### Task directions
Take every line containing "wildebeest" out of the records.

═══ Information provided ═══

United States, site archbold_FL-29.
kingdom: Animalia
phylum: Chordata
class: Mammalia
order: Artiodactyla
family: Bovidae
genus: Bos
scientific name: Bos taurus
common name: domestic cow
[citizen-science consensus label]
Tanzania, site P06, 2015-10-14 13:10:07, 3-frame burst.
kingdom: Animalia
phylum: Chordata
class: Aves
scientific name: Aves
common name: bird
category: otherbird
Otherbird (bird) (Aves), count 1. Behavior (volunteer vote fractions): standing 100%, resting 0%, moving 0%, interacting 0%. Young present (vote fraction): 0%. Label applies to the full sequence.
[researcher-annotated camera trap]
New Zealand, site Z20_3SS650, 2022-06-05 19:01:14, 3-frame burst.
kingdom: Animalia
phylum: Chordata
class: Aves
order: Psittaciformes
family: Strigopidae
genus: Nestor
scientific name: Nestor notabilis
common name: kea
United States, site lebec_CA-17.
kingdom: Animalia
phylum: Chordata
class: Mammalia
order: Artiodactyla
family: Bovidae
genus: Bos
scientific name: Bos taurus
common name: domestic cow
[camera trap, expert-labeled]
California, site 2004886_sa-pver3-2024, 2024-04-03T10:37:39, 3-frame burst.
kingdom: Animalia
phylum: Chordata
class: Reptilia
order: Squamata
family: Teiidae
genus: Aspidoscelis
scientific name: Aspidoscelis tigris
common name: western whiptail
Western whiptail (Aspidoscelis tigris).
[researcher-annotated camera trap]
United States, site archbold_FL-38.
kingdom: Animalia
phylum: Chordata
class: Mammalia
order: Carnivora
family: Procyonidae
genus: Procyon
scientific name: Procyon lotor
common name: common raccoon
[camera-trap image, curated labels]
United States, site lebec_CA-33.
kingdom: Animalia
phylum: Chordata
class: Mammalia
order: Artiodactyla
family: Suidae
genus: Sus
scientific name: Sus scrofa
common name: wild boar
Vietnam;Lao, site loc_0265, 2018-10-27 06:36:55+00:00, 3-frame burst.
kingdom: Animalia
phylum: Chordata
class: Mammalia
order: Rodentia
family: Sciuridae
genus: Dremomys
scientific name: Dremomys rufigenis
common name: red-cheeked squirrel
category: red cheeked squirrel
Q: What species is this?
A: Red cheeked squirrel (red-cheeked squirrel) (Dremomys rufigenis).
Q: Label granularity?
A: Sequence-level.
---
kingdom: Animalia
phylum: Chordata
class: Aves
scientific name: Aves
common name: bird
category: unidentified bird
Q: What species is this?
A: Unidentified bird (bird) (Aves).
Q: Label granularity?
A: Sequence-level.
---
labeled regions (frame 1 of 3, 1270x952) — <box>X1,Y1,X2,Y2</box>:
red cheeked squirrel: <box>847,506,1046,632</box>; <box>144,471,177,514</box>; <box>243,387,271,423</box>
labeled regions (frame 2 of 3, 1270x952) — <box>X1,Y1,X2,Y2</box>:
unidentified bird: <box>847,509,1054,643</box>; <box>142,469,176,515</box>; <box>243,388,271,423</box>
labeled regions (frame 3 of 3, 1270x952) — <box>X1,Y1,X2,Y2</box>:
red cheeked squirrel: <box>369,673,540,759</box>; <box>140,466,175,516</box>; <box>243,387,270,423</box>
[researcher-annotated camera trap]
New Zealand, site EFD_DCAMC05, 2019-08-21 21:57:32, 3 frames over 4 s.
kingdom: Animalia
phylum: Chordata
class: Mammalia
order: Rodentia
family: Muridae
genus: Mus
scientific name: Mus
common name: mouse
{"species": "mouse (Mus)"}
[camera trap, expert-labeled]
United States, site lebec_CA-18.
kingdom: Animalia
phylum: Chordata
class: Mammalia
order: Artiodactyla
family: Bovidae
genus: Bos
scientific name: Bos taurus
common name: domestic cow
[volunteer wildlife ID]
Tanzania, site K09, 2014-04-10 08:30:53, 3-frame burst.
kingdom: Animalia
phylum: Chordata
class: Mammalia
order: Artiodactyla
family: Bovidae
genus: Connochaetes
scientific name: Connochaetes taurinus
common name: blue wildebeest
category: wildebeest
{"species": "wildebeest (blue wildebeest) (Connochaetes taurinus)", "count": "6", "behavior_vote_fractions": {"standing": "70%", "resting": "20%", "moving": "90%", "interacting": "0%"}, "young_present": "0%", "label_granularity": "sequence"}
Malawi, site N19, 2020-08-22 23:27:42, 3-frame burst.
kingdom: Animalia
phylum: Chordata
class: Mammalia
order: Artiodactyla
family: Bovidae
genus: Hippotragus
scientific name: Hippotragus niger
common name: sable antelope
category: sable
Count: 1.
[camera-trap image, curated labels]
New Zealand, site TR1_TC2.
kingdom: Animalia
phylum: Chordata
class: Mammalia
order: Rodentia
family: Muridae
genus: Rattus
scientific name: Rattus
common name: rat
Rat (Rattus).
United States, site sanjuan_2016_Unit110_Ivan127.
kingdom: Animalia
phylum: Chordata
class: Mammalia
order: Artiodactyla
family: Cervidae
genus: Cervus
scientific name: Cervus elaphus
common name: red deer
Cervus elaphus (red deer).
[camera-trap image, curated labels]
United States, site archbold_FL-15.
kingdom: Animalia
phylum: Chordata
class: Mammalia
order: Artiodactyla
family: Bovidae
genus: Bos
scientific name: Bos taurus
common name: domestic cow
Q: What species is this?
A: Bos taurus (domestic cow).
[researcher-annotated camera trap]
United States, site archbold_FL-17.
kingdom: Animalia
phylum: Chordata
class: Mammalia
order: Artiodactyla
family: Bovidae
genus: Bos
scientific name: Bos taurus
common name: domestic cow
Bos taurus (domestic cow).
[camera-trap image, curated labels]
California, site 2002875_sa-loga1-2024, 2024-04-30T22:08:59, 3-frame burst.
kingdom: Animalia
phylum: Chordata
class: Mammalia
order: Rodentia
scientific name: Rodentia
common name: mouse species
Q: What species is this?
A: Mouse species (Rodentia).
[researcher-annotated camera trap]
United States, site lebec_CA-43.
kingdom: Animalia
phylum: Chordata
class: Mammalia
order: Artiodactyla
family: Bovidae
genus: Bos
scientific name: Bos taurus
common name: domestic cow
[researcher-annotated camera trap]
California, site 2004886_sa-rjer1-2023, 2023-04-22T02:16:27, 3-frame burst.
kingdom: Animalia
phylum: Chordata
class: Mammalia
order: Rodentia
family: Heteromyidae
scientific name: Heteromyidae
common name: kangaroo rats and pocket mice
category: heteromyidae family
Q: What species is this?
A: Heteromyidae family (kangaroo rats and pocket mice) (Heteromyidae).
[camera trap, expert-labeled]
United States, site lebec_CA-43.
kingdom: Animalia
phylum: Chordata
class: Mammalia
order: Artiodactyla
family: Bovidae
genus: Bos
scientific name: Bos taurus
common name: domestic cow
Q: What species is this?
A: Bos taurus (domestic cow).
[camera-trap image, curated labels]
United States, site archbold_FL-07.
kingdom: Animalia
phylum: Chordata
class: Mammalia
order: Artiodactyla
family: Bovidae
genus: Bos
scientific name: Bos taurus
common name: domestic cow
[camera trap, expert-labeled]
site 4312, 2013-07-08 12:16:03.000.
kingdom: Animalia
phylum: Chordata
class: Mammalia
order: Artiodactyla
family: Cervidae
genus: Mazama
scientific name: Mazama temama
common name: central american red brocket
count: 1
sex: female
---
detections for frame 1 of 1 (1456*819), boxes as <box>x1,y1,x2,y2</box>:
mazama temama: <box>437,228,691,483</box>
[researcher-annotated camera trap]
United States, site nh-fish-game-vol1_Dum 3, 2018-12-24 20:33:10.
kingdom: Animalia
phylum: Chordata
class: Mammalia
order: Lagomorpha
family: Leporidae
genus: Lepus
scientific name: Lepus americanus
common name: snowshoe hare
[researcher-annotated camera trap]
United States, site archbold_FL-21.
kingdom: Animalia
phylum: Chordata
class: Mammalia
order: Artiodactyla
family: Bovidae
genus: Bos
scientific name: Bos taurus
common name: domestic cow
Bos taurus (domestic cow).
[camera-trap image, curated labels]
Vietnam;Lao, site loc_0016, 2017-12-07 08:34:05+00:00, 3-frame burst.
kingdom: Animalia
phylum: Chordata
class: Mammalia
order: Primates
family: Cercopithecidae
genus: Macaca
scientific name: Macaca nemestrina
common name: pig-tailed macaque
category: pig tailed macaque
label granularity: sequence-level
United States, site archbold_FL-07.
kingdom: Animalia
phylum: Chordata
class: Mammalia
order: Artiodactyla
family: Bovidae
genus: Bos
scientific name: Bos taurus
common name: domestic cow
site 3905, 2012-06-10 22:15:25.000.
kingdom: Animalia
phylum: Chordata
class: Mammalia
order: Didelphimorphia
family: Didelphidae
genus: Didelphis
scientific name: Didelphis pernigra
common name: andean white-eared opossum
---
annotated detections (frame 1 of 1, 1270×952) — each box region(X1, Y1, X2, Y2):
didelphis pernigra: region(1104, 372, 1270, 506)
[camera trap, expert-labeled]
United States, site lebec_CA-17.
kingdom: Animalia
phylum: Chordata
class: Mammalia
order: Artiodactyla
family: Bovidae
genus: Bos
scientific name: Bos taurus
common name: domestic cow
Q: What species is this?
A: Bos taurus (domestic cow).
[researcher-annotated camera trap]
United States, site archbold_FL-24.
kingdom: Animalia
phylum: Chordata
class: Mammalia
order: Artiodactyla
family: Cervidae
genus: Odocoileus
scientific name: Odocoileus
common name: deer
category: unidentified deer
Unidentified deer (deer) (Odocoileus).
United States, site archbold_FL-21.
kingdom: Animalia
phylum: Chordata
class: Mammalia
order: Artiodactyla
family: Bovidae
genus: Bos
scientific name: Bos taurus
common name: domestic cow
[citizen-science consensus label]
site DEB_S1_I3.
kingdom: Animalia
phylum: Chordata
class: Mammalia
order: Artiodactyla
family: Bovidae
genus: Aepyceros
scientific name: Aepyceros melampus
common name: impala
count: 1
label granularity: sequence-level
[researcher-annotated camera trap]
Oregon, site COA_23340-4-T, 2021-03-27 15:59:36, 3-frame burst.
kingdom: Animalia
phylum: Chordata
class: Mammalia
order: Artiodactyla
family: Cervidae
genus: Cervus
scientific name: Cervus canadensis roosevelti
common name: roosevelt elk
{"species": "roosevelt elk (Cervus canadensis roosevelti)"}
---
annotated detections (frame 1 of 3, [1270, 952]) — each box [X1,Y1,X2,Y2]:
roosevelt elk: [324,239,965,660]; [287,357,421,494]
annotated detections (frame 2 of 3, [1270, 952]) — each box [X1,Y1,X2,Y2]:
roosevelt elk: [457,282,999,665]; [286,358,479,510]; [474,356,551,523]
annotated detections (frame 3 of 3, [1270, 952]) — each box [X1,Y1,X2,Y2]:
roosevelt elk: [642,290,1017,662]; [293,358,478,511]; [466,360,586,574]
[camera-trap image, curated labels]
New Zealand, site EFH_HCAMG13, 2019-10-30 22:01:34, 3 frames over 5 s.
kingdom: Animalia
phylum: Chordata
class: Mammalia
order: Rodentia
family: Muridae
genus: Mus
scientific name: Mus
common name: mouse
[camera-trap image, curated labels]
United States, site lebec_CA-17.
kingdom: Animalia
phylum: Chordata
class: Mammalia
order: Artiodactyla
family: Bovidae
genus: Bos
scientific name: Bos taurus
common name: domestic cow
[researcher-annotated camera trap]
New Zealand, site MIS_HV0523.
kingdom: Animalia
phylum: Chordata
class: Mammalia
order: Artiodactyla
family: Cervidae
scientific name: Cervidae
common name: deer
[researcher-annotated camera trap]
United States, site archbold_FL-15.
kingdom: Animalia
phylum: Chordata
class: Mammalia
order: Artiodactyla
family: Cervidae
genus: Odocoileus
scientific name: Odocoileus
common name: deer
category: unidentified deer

═══

### Result for this task
common name: blue wildebeest
category: wildebeest
{"species": "wildebeest (blue wildebeest) (Connochaetes taurinus)", "count": "6", "behavior_vote_fractions": {"standing": "70%", "resting": "20%", "moving": "90%", "interacting": "0%"}, "young_present": "0%", "label_granularity": "sequence"}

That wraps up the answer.